Nitrocellulose was identified by the presence of trimethyl silyl derivatives of D-glucose residues. Derivatives of interest were identified as methyl-2,3,4,6-tetrakis-O-(trimethylsilyl)-D-glucopyranoside at retention time 6.38 min, 1,2,3,4,6-pentakis-O-(trimethylsilyl)-D-glucopyranose at retention time 6.46 min, and 2,3,4,5,6-pentakis-O-(trimethylsilyl)-D-glucose at retention time 6.93 min. The limit of detection for nitrocellulose using this method was determined to be 8.7 μg.
To verify the method, a single base smokeless powder was diluted in acetone so that the sample contained approximately 400 μg of nitrocellulose. The sample was treated with the derivatization procedure described in the paper and analyzed six times to determine whether the same derivatives would be identified each time. All six analyses resulted in the observation of the same TMS derivatives originating from nitrocellulose. To check for false positives, three samples that did not contain nitrocellulose were processed by the derivatization procedure and analyzed via GC-MS. No TMS derivative peaks of interest were detected in the samples, indicating no false positives.

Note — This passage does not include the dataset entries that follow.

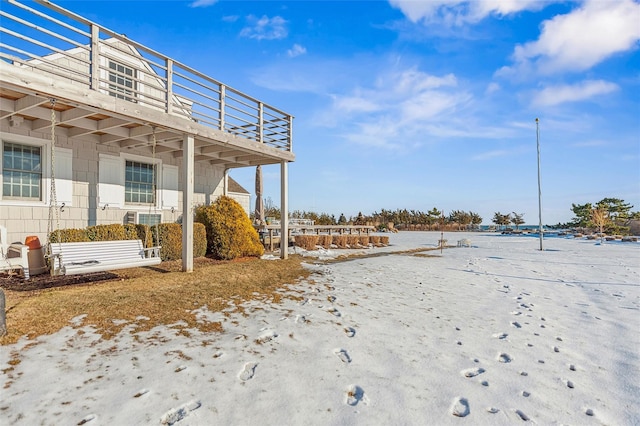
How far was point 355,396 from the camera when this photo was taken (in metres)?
2.77

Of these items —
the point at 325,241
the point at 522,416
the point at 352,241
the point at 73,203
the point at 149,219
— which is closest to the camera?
the point at 522,416

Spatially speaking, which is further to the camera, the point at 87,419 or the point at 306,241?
the point at 306,241

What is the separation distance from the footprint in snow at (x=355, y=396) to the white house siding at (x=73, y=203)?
879 cm

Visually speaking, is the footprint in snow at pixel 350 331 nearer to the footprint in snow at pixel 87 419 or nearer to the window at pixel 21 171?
the footprint in snow at pixel 87 419

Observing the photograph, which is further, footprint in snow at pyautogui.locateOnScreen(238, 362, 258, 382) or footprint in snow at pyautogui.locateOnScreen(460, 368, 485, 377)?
footprint in snow at pyautogui.locateOnScreen(460, 368, 485, 377)

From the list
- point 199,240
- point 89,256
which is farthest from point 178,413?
point 199,240

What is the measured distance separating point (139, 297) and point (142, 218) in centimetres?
596

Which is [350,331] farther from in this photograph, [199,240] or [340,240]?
[340,240]

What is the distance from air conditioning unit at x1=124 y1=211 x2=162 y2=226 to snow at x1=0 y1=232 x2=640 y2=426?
21.5 ft

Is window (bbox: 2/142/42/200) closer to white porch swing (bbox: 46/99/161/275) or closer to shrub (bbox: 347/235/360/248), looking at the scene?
white porch swing (bbox: 46/99/161/275)

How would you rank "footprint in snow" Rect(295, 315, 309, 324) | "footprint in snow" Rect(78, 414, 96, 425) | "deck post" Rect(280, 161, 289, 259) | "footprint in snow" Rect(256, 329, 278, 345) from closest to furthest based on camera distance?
"footprint in snow" Rect(78, 414, 96, 425) → "footprint in snow" Rect(256, 329, 278, 345) → "footprint in snow" Rect(295, 315, 309, 324) → "deck post" Rect(280, 161, 289, 259)

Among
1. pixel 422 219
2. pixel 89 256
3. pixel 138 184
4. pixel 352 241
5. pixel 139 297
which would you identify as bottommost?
pixel 139 297

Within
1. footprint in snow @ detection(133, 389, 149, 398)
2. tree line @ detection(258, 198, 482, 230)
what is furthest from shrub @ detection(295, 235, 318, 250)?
tree line @ detection(258, 198, 482, 230)

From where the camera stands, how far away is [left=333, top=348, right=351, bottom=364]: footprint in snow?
136 inches
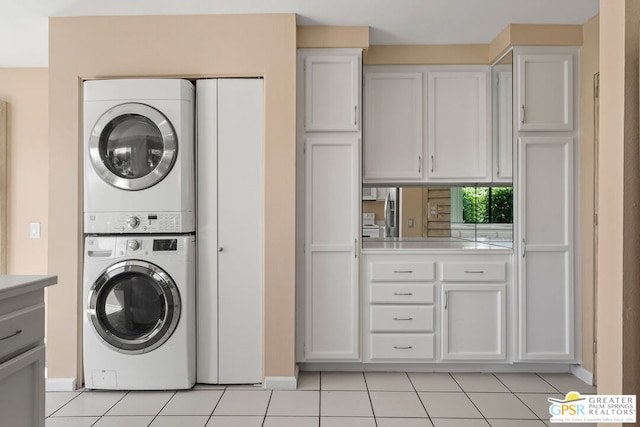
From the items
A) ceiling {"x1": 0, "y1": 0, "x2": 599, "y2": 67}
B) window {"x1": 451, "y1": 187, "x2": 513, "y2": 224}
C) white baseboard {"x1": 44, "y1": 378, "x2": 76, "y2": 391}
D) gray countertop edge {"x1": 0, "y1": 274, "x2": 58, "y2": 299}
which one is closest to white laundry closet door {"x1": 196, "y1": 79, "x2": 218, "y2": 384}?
ceiling {"x1": 0, "y1": 0, "x2": 599, "y2": 67}

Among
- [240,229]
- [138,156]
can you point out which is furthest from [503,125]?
[138,156]

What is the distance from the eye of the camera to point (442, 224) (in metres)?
3.64

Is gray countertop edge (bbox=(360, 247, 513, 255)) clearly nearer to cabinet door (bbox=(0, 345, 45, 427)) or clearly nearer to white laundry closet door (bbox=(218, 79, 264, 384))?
white laundry closet door (bbox=(218, 79, 264, 384))

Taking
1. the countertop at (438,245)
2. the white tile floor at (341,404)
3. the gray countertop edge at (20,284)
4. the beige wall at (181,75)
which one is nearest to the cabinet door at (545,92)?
the countertop at (438,245)

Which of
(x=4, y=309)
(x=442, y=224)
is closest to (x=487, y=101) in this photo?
(x=442, y=224)

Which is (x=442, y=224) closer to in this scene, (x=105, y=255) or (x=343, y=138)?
(x=343, y=138)

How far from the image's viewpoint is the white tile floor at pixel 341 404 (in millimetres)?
2404

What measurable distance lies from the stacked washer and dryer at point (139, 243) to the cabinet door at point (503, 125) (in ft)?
7.22

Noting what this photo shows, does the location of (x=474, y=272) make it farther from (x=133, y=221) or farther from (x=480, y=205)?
(x=133, y=221)

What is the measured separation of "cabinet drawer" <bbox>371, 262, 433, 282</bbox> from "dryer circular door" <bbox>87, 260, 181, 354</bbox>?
4.39 feet

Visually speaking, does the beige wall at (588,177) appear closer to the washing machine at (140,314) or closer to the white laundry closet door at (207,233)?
the white laundry closet door at (207,233)

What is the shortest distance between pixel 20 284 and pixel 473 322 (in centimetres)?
267

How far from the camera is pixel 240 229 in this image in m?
2.90

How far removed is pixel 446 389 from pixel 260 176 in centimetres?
182
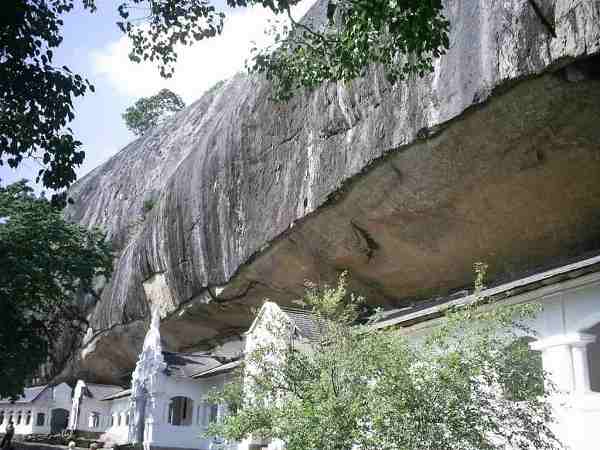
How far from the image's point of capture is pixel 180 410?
28.6 metres

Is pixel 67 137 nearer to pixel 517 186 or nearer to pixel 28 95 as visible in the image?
pixel 28 95

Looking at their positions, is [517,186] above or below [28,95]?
above

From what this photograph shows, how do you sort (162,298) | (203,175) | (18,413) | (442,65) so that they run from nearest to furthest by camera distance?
1. (442,65)
2. (203,175)
3. (162,298)
4. (18,413)

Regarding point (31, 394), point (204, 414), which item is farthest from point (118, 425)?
point (31, 394)

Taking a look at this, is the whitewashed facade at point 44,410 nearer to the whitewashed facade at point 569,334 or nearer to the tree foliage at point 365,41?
the whitewashed facade at point 569,334

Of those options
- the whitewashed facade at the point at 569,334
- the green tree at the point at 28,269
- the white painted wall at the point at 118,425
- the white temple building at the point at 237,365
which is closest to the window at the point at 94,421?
the white temple building at the point at 237,365

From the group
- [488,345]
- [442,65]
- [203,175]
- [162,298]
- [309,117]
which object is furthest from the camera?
[162,298]

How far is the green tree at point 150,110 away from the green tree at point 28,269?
112ft

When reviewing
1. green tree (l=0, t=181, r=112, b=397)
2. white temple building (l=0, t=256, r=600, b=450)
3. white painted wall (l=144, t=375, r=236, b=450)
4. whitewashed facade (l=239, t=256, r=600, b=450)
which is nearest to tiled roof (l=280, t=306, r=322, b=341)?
white temple building (l=0, t=256, r=600, b=450)

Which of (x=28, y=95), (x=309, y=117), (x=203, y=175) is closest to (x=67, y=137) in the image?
(x=28, y=95)

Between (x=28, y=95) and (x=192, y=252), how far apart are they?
16878mm

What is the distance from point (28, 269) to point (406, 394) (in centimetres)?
1842

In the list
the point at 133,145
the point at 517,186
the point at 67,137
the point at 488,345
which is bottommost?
the point at 488,345

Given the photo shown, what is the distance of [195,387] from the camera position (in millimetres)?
27375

Seven bulk explosives were examined: smokeless powders and gelatin dynamites. Each sample was derivatized, then analyzed in triplicate. In all samples, the characteristic peaks of nitrocellulose derivatives, i.e. the derivatives of interest previously described, were identified. Four solutions containing mixtures of fourteen different explosives were analyzed with and without the presence of nitrocellulose. Nitrocellulose was identified in all samples in which it was present. Nitrate esters, including nitroglycerin, ethylene glycol dinitrate, and PETN, could not be detected after the derivatization treatment. Similarly, nitramines (RDX and tetryl) and peroxide explosives (HMTD and TATP) were not detected after derivatization. Conversely, most nitroaromatic compounds (1,3,5-trinitrobenzene, 2,4,6-trinitrotoluene, 2,4-dinitrotoluene, and 2,6-dinitrotoluene) appeared to tolerate the derivatization process well, with the exception of 4-amino-2,6-dinitrotoluene and 2-nitrotoluene. The authors conclude that, with this method, nitrocellulose can be detected in all cases without interference from the presence of other substances.

Scientific Highlights

  • Nitrocellulose was identified via GC-MS in samples by the presence of derivatives.
  • Derivatives of interest were found to be consistent, regardless of the origin of the nitrocellulose sample.
  • No false positives were observed in the examination of non-nitrocellulose containing explosives.
  • Nitrocellulose was detected without interference from the presence of other explosive compounds.

Relevance

Prior to this study, nitrocellulose had not been detected via GC-MS, despite nitrocellulose being a vital component of many several explosive materials.

Potential Conclusions

The presented derivatization method provides a viable method for the detection of nitrocellulose via GC-MS.